The House is set to vote today on H.R. 6275, a bill that trades temporary relief for permanent pain. According to a Republican Study Committee report, without a patch, the AMT will impose a $61.52 billion tax bill on middle-class Americans over the next 11 years. This is a tax burden the original AMT bill never intended nor is it revenue the government should feel entitled to receive.

Rather than being a tax relief bill, H.R. 6275 is a tax grab. Under a guise of patching the AMT (temporarily), it would permanently raise taxes and administrative costs on millions of businesses. What Congress does not seem to realize is that businesses are owned and operated by ordinary Americans. Whether a shareholder, an employee or a consumer of the goods and services produced, all are stakeholders in the performance of businesses. Rather than fixing the AMT, this bill plays with semantics and fiscal timing to get around PAYGO rules and expand government reach.

For instance, it would change the classification of capital gains to “ordinary” income so that these rewards for taking an investment risk can be taxed at a higher rate. Since these gains are the earnings from taking an investment risk, this decreases investment incentives. Less investment means less new technology, less new capital and less growth. Similar provisions in a previous bill were analyzed by Heritage’s Bill Beach and Guinevere Nell.
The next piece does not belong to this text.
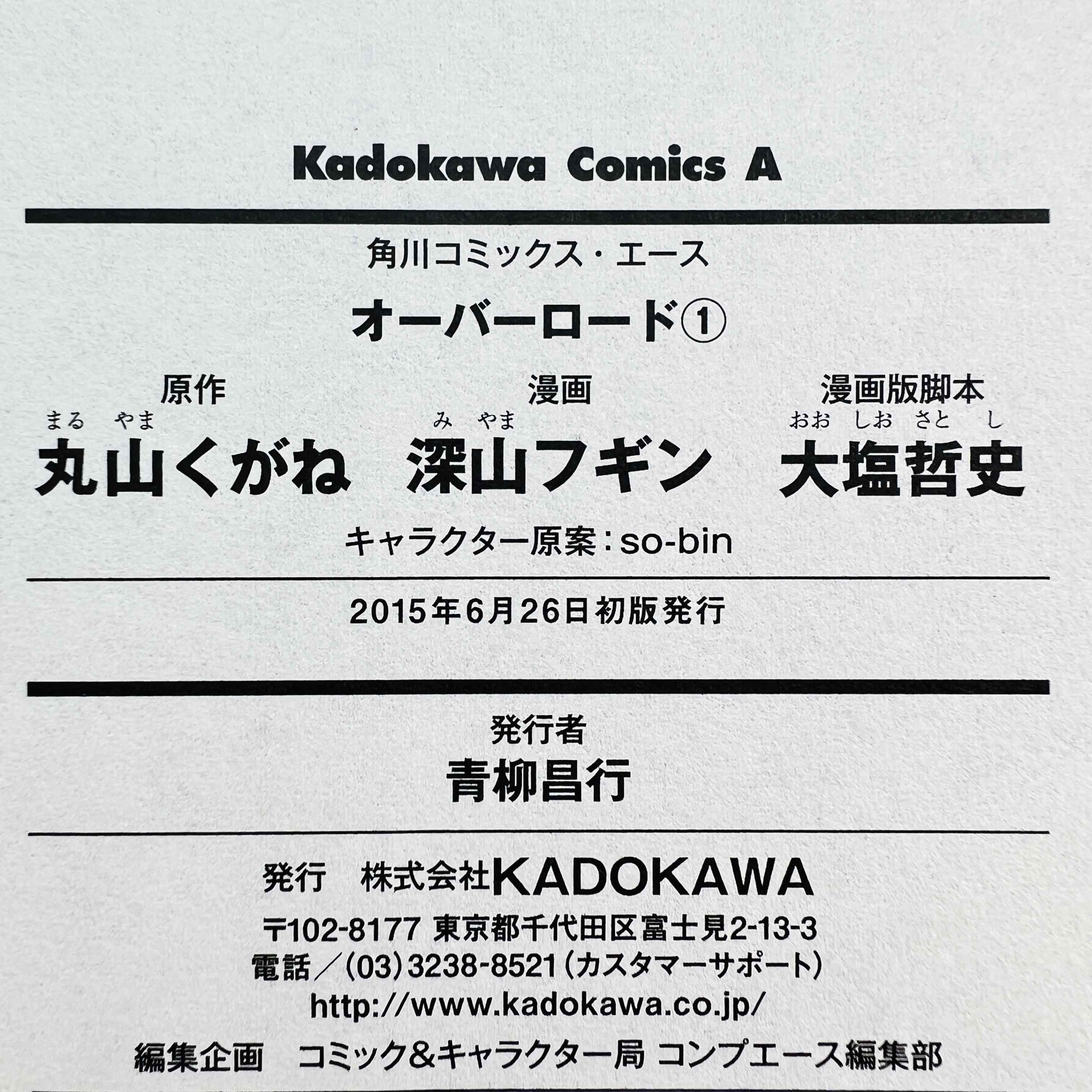 Overlord - Volume 01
Table 1 of their paper shows the likely effect of these distortionary tax increases on investment, GDP, employment and personal disposable income.
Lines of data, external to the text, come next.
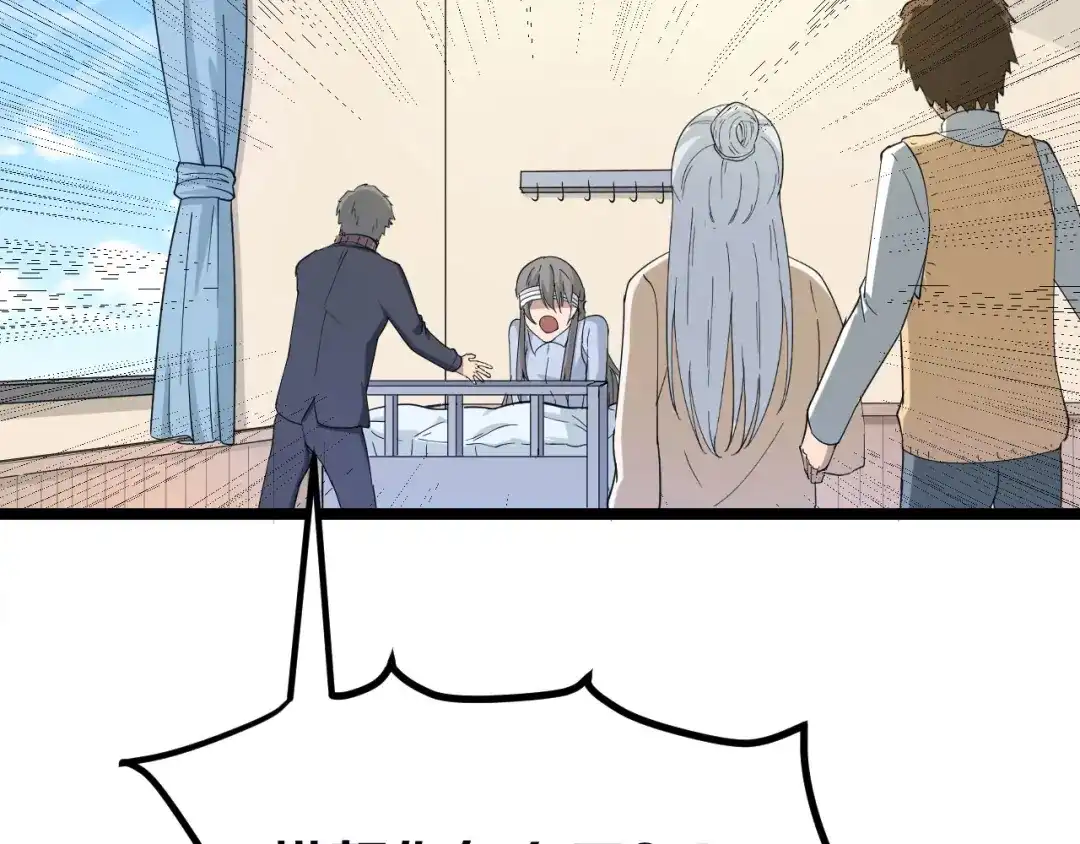 第258页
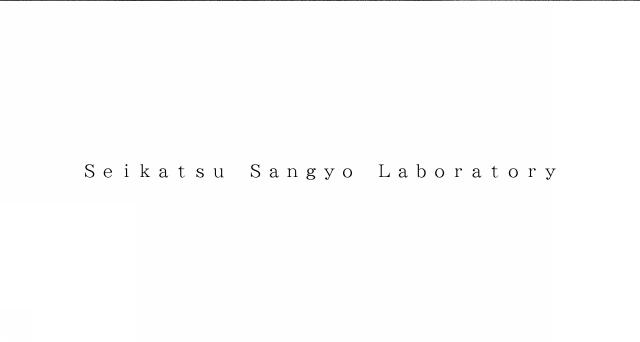 商標登録6487613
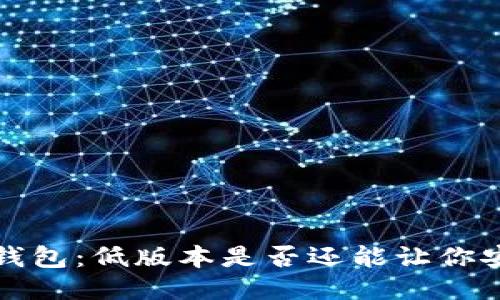 探秘T P钱包：低版本是否还能让你安心使用？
The effects of this bill would be similar. More than the monetary disincentive, though, this bill poses a large cost on the economy by increasing uncertainty about the rules of the game. It does this by sending a punitive message to business owners that their profits are subject to the government’s ex-post assessment of whether a company is worthy of its profit. This in turn depends on the political climate. H.R. 6275 does that by denying a standard corporate deduction that is allowed for all businesses to oil and gas subsidies. This political move raises the uncertainty of future investments because individuals must now decide whether Congress is going to think their profits fell from the wind if their investment proves successful. Increased uncertainty puts downward pressure on investments and limits economic growth. It also encourages more resources to be used on lobbying.

The bill also raises administrative costs for businesses by requiring more reporting by payment transfer companies. Although closing loopholes is needed, there is a trade-off between revenues and enforcement costs. The estimated cost of this provision is $9.8 billion over 11 years (RSC report). These are real costs. More reporting for businesses means they must divert resources from productive activity to complying with government paperwork. These small micro effects may seem imperceptible and people may not realize that their job loss is a ripple effect of these regulatory burdens but these millions of small micro effects can be seen in the macro economic effects of the economy — less employment, less personal disposable income and less investment.

H.R. 6275 provides direct tax reduction while indirectly raising taxes and costs. The bill capriciously increases taxes on those they deem it is politically correct to do so. The AMT is a provision that needs to be dealt with honestly. The longer is it “patched” with these types of bills, the more the American public will suspect that this is not so much a tax but rather a smokescreen that Congress uses each year to push a political agenda.